▶ **Text under study**

Oh I realize that, which is why I'm so puzzled why it was broken. It's
probably THE most common laptop setup.

> So the fact that this got reported after I merged this shows a
> complete lack of testing.

Mike reviewed AND tested the whole thing, so you are wrong. I see he's
also responded with that. Why we had this fallout is as-of yet not
known, but we'll certainly figure it out.

> It also makes me suspect that you do all your performance-testing on
> something that may show great performance, but isn't perhaps the best
> thing to actually use.

I do that on things that I use, and what's being used in production.
This includes obvious the block core and bits that use it, and on the
storage front mostly nvme these days. I tested dm scalability and
performance with Mike some months ago, and md is a regular thing too. In
fact some of the little tweaks in this current series benefit the distro
configurations quite a bit, which is obviously what customers/users tend
to run. It's all being worked up through the stack.

crypt is fine and all for laptop usage, but I haven't otherwise seen it
used.

> May I suggest you start looking at encrypted volumes, and do your
> performance work on those for a while?
> 
> Yes, it will suck to see the crypto overhead, but hey, it's also real
> life for real loads, so...

Honestly, my knee jerk reaction was "pfft I don't think so" as it's not
an interesting use case to me. I'd be very surprised if it wasn't all
lower hanging DM related fruits here, and maybe it's things like a
single decrypt/encrypt pipeline. Maybe that's out of necessity, maybe
it's an implementation detail that could get fixed.

That said, it certainly would be interesting to look at. But also
probably something that require rewriting it from scratch, probably as a
dm-crypt-v2 or something. Maybe? Pure handwaving.

What would make me do that is if I had to use it myself. Without that
motivation, there's not a lot of time leftover to throw at an area where
I suspect performance is perhaps Good Enough that people don't complain
about it, particularly because the use case is what it is.

▶ **What to produce**
In the email reply, what kind of storage does the writer say they mostly test on these days? The entries have no connection to the email reply.

Crawled caption data
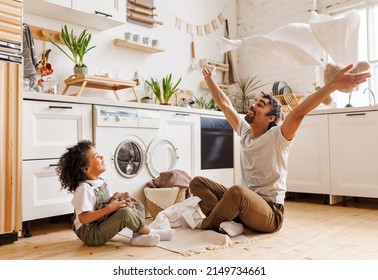 Happy african american dad and son smiling and tossing towels in air while sitting on floor near washing machine during household routine in kitchen at home - Powered by Shutterstock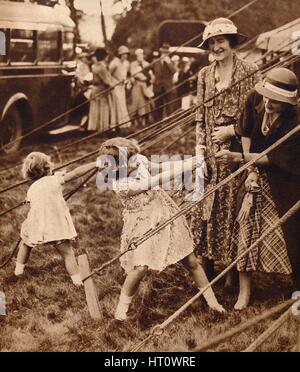 Princess Elizabeth and Princess Margaret pull their weight, 1930s (1935). Artist: Unknown. Stock Photo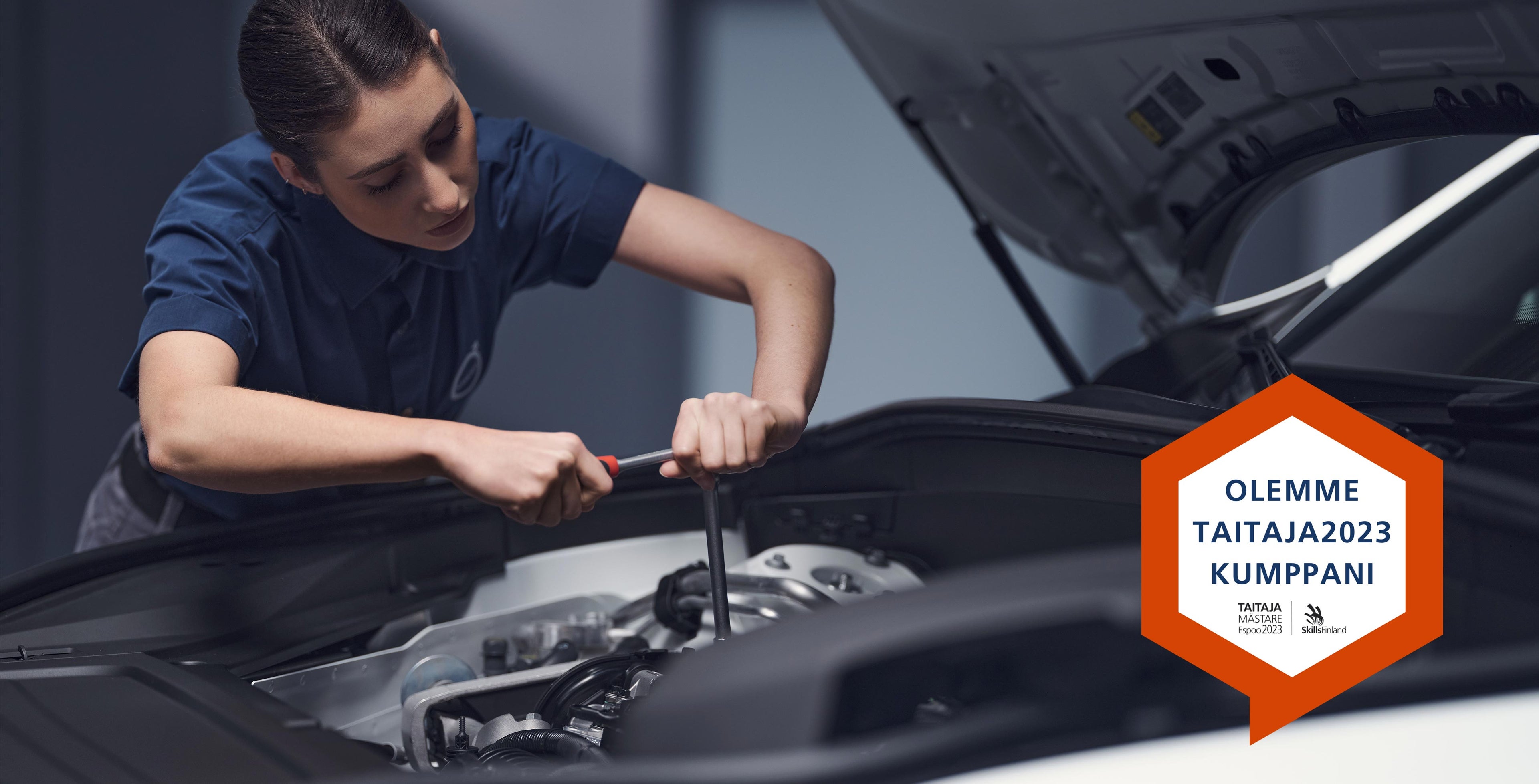 Volvo omamekaanikko nainen huoltaa autoa, kuvaan liitetty Taitaja 2023 kilpailun logo.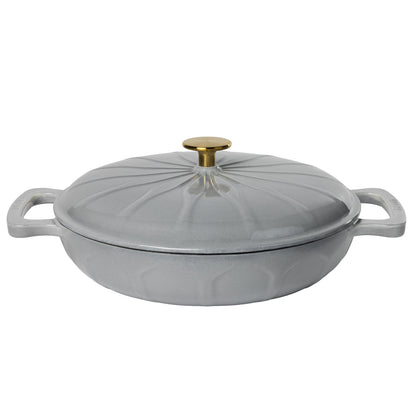 A light gray enameled cast iron lidded casserole dish with side handles, a gold-tone knob, and a sunburst pattern.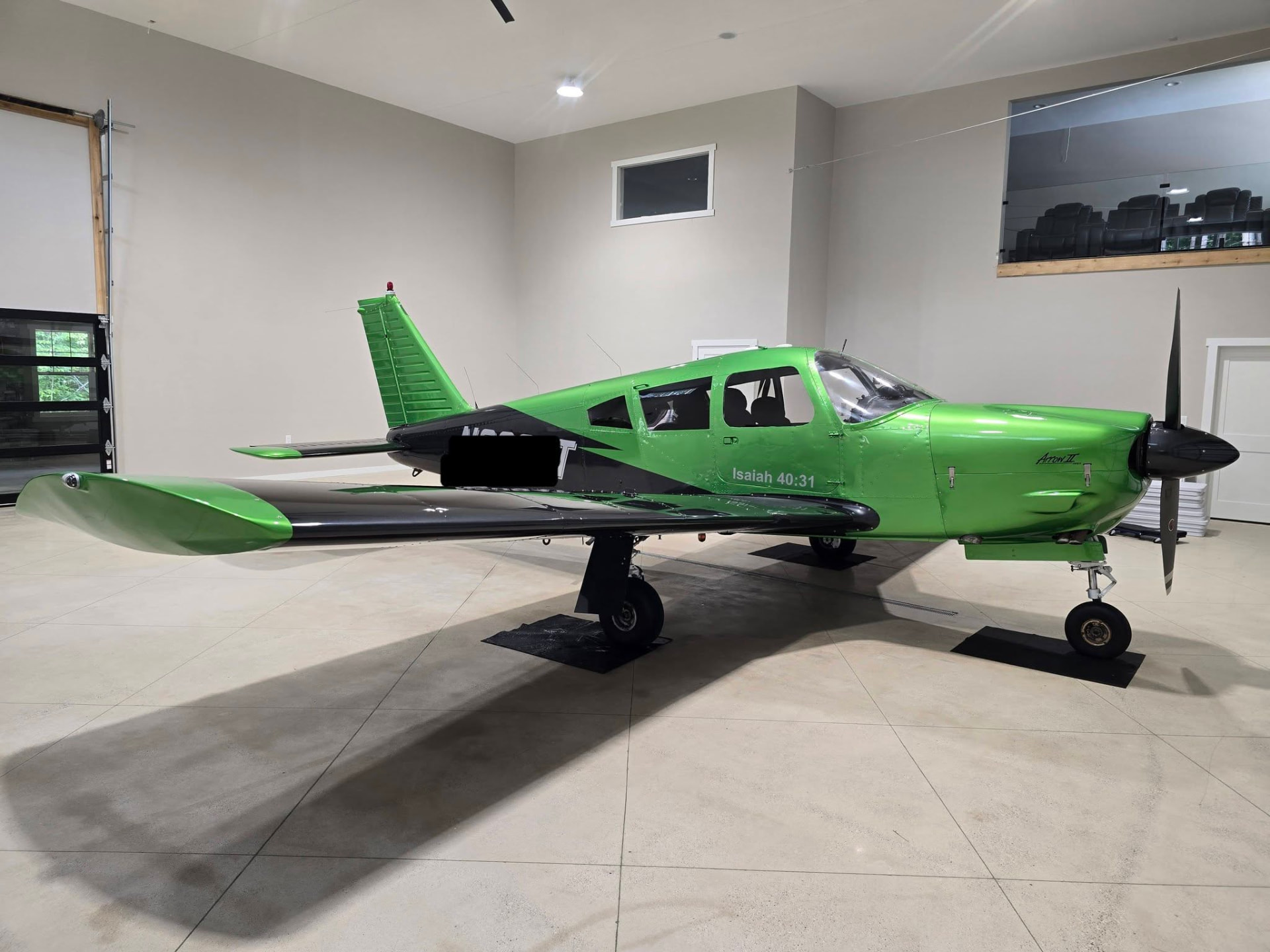 Green and black Piper Arrow airplane gleaming inside a hangar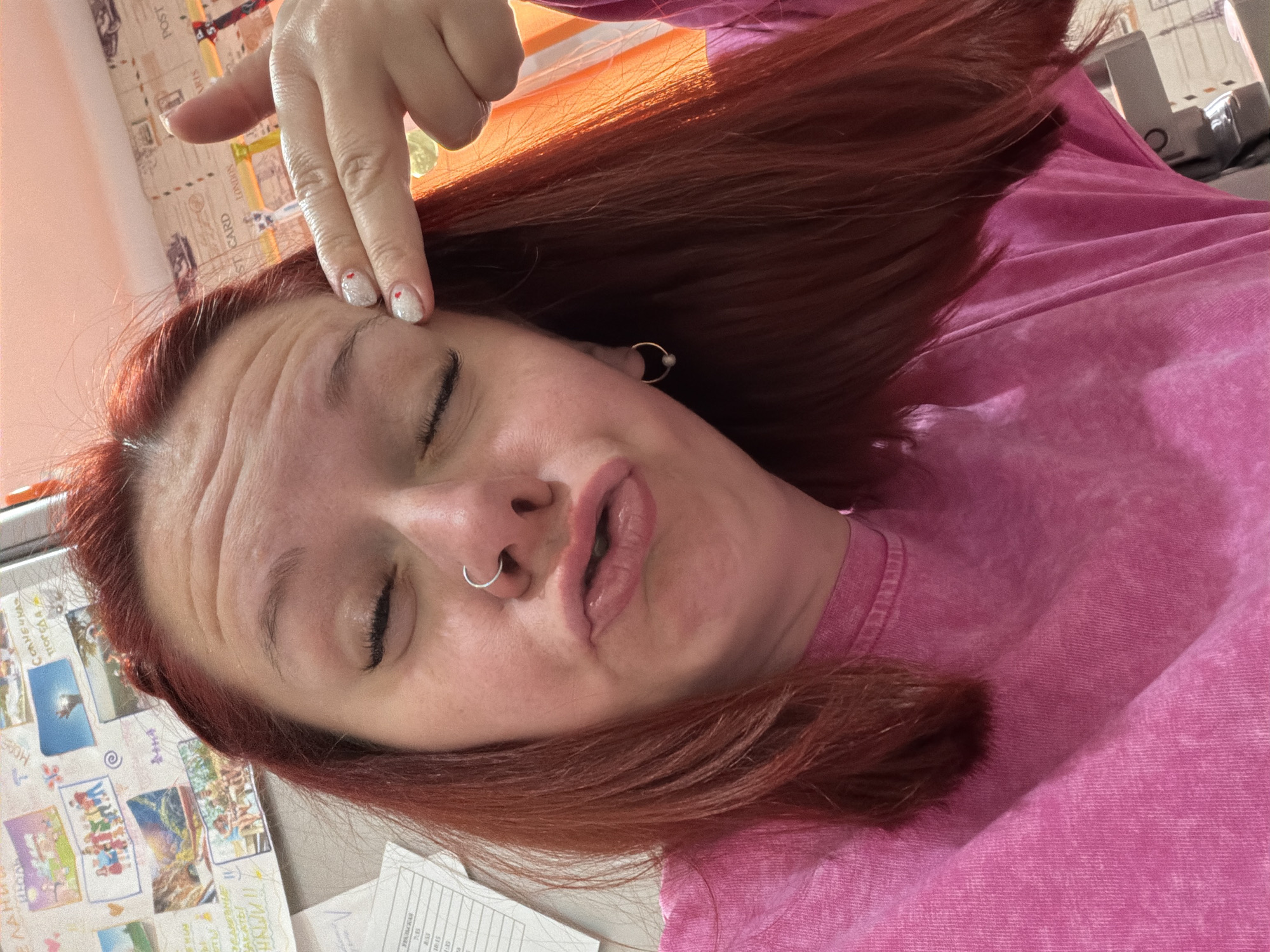 A selfie shows a fair-skinned person with auburn hair wearing a pink shirt. The person's eyes are closed, and they are making a face with their lips pursed. Their fingers touch their forehead. A nose ring is visible, as well as an earring. A window is visible behind the person, and a bulletin board with images on it can be seen, along with white papers. The location is possibly in Chaikovsky, Russia, based on the bulletin board's contents.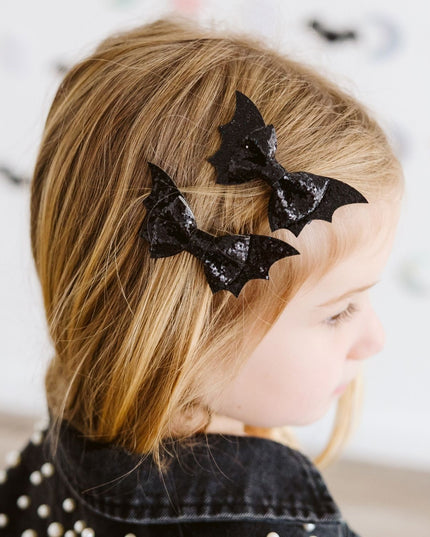 Girl wearing Black glittery bat bow hair clips 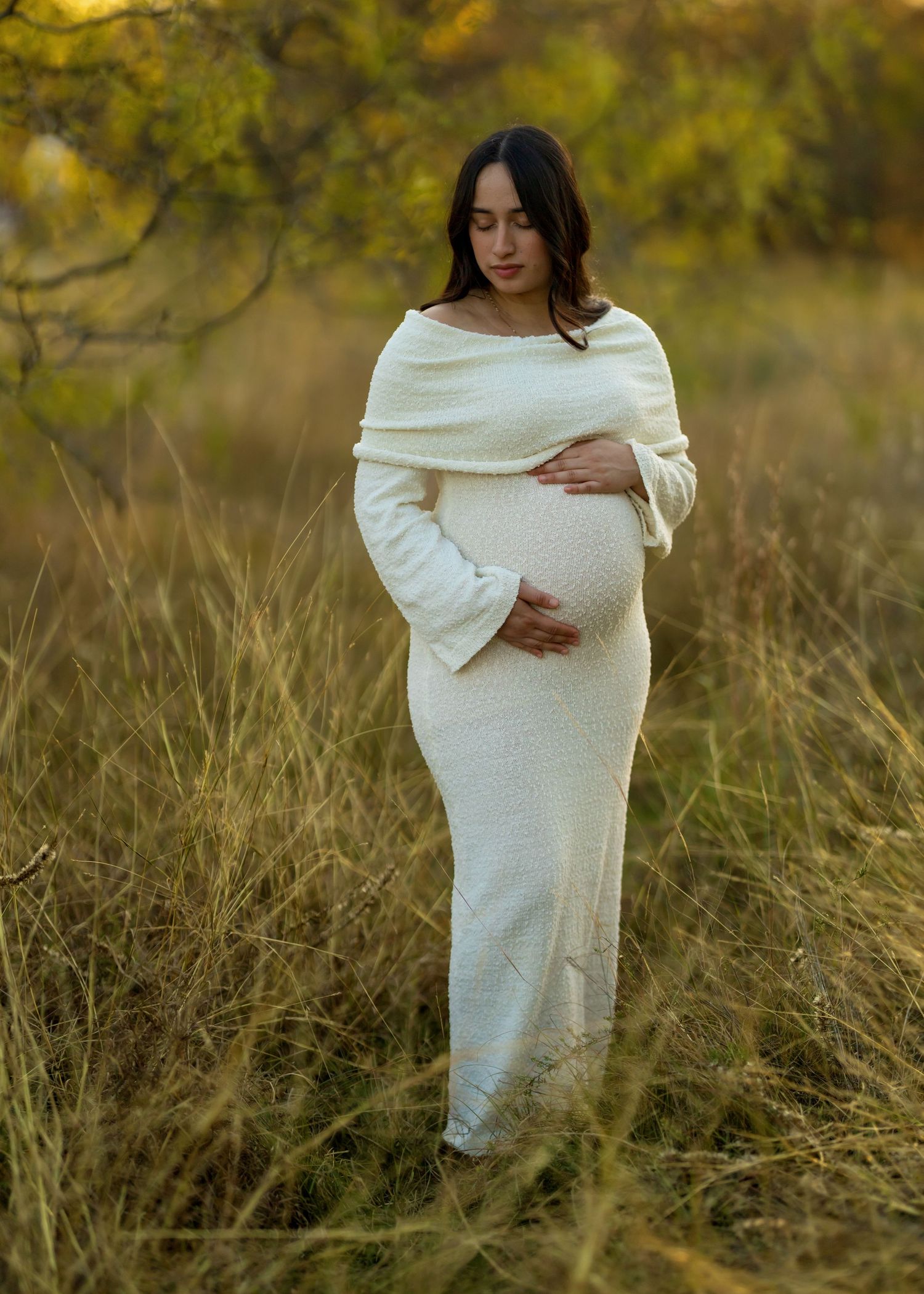Person wearing flowing white fabric poses in a field of tall grass at dusk.
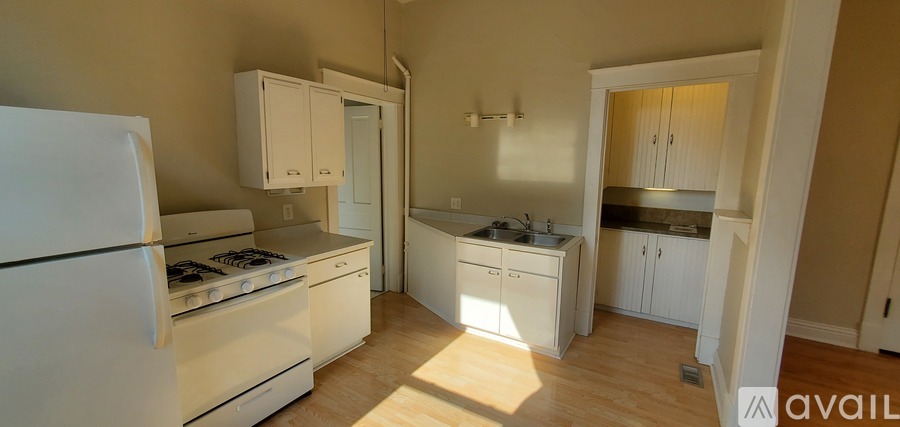 A kitchen with white appliances and cabinets is available for rent.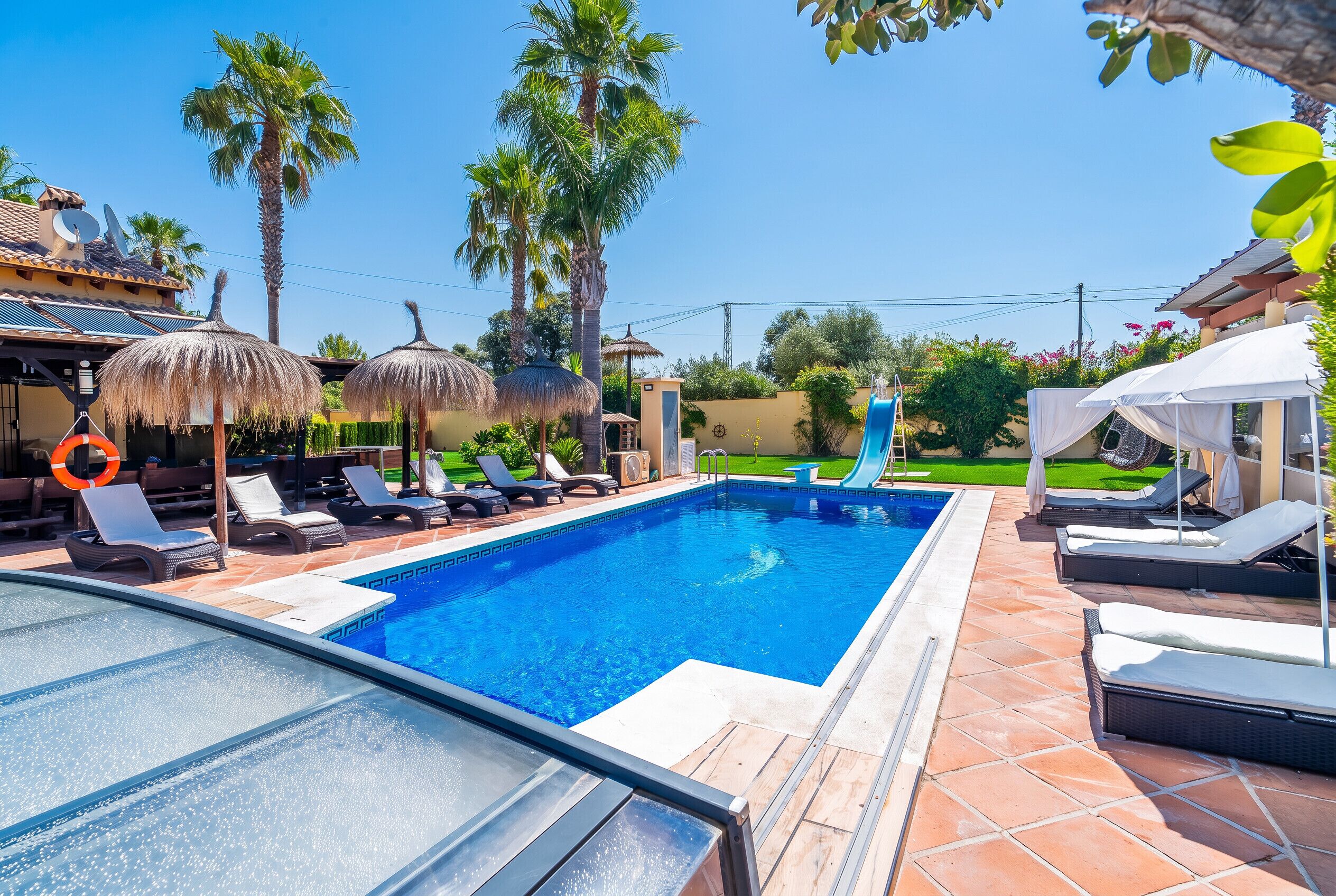 A swimming pool with lounge chairs and umbrellas, surrounded by palm trees and a clear sky.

▶ **Response box**
Mostly nvme.